Before Chabot joined the staff of the CAI, it was nearly impossible for the organization's workers to talk to the women of those countries about what they believed their villages needed.
Social mores in the rural, conservative Muslim areas in which the Bozeman-based Institute works dictate that men and women should not speak to one another, and the CAI had no female field staff. But because the CAI emphasizes grassroots work and community empowerment, communicating with both men and women in these rural communities was essential.
So when Chabot, now 29, met Central Asia Institute founder Greg Mortenson about a year-and-a-half ago, it quickly became clear that Chabot could be a valuable asset to the organization. Chabot's background in education gave her the academic credentials for the work, and her experiences working as a science teacher with Bozeman's Traveling School provided her with insights into other cultures and demonstrated her ease with foreign travel. Mortenson invited her to visit some of the schools in Pakistan that the Central Asia Institute had built.
Chabot did so, and she said everything quickly fell into place after that.
"Everything I have done in my life, everything came together and smacked me in the face when I met Greg and went over to Pakistan," said Chabot, who then accepted a job as CAI's International Program Manager. "I felt like I have been training for it. It all came perfectly together."

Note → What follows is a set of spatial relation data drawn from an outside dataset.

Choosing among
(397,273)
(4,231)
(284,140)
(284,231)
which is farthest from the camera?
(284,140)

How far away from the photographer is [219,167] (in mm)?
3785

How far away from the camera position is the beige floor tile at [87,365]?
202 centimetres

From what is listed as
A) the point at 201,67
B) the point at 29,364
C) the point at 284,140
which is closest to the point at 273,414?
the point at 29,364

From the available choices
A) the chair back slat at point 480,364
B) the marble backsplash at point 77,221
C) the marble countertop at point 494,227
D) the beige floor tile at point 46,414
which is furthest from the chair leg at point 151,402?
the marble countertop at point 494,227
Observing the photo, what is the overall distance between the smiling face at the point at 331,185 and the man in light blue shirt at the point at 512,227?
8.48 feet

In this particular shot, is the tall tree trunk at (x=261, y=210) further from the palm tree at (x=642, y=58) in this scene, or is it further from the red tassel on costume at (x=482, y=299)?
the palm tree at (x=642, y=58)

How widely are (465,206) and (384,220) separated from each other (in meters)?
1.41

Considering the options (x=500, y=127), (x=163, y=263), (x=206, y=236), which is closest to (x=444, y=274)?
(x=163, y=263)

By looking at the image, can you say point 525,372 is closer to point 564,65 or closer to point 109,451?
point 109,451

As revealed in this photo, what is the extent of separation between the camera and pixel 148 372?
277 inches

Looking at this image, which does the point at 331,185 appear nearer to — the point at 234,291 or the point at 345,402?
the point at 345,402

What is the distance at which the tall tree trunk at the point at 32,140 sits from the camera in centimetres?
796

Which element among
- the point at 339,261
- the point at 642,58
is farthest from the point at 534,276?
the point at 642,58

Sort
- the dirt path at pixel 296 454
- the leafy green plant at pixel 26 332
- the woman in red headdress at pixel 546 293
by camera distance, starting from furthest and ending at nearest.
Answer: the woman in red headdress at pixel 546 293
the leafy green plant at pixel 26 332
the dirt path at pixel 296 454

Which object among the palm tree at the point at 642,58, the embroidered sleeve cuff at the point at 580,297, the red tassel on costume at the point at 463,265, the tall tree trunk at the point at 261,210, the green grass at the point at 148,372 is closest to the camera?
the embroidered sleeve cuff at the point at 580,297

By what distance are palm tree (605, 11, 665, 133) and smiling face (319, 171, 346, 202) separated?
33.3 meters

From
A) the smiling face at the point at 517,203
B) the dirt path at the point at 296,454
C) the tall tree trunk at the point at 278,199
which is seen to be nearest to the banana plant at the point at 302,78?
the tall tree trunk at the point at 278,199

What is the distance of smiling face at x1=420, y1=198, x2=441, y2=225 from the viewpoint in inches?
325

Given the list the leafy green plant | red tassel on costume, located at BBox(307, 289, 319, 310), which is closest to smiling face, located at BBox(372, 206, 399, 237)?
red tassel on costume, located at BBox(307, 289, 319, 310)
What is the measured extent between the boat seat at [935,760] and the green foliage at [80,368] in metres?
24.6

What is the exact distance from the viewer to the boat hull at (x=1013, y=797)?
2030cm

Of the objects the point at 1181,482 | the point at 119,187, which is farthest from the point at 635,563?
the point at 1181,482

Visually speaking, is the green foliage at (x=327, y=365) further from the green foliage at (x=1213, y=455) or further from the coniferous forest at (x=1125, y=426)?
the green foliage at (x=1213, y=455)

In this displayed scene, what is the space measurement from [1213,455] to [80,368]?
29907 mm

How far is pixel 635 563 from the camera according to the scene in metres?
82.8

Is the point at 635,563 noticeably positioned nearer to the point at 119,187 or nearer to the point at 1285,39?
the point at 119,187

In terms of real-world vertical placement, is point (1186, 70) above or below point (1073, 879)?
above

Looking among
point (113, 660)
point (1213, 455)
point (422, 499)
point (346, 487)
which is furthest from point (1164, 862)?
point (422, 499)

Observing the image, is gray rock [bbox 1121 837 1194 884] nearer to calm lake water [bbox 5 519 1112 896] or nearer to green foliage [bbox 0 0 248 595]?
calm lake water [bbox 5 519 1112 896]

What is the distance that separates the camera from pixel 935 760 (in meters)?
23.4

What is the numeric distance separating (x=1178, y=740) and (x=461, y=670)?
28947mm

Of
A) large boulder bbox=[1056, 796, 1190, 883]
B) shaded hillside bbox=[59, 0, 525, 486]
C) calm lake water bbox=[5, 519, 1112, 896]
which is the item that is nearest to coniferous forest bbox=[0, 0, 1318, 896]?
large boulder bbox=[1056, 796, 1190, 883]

The Central Asia Institute's mission is to promote and support community-based education, especially for girls, in remote regions of Pakistan and Afghanistan. Since its inception in 1996, the non-profit has built nearly 75 schools that have educated more than 25,000 students in those countries. In addition to building schools, the CAI also provides ongoing teacher training programs and student scholarships, establishes libraries and provides temporary education in regions where natural disasters or crises have occurred.
That mission has meshed well with Chabot's background as an educator.
Chabot came to Bozeman in 1997 to earn her undergraduate degree in elementary education, then went on to earn a master's in science education at MSU. Now, she is working on her doctorate in curriculum and instruction through MSU's Center for Learning and Teaching in the West. During graduate school, she studied abroad for two separate years, in South America and Africa. Her areas of interest, she said, have long been tied to the sorts of work the CAI performs.
"I'm kind of a rural, indigenous population worker," she said.
And in rural Pakistan and Afghanistan, Chabot said, the need for education is great.
"There have never been schools in some of these areas before," she said.
The process is lengthy, though. The institute works not only to spend the time and resources to empower local teachers, but also to spend time with people in each community to see what its members actually need and desire.
At first, Chabot said, she wanted to simply do more.
"(Mortenson) wanted me to start focusing on the quality of education, and I wanted to get stuff done. But I found I needed to slow down. They need an expert in the field of education to discuss what these communities really need. My primary job for the next two years will be to sit down with these women and ask them what they need. My job is to build relationships."
Chabot has traveled to Pakistan and Afghanistan six times in the past year, and her visits last anywhere from three weeks to three months.
Though it was initially tough for Chabot to put aside some of her immediate goals -- "we're so used to doing things here in the U.S.," Chabot said -- she's come to believe in the process.
"I'm embracing (this process) because it's working," she said. "I'm hearing from (the women) what they need."
Another female staff member may soon join the staff of the Central Asia Institute in Pakistan, bringing with her an even closer perspective on life in the region.
Fozia Naseer, 26, arrived in Bozeman in time for the start of the fall semester at MSU, where she will be taking classes this year.
She's the first woman from her village in Pakistan-controlled Kashmir to visit the United States, and getting here was no easy feat.
Chabot and her husband, Doug Chabot, had to first convince Naseer's uncle, Raja Ilyas Khan, who is the head of her household, that Naseer should be allowed to go to the U.S.
"He was just so concerned about my safety," Naseer explained.
Just six weeks before school started, Khan agreed that Naseer could study at MSU.
And though Bozeman is decidedly not Pattika Balseri, Naseer's village in Kashmir, Naseer said she is feeling comfortable in the university town.
"Everyone is so friendly here, and the mountains are beautiful," she said.
In addition to financial support from the CAI, MSU offered Naseer a full scholarship for the year, and she's taking courses this semester in international communications and English composition, as well as being tutored in using computers.
Chabot expects that the investment MSU and the Central Asia Institute is making in Naseer will pay dividends when she returns home.
"When I met Fozia, I learned her story," Chabot said. "I saw this incredibly strong young woman. I saw that if we gave her support, she would take it forward."
Naseer, who has already earned degrees in law, political science, and education, could become a natural leader in her community, Chabot said.
"She's probably one of the most educated, highly driven women in her region," Chabot said. "It would be amazing what she could do."
Like Naseer, when Chabot is finished with her degree at MSU - she's currently writing her dissertation -- she plans to focus on the work of the CAI full-time.
"I've enjoyed being a woman there (in Pakistan and Afghanistan)," she said. "It's needed. I'm helping to empower the women of those countries."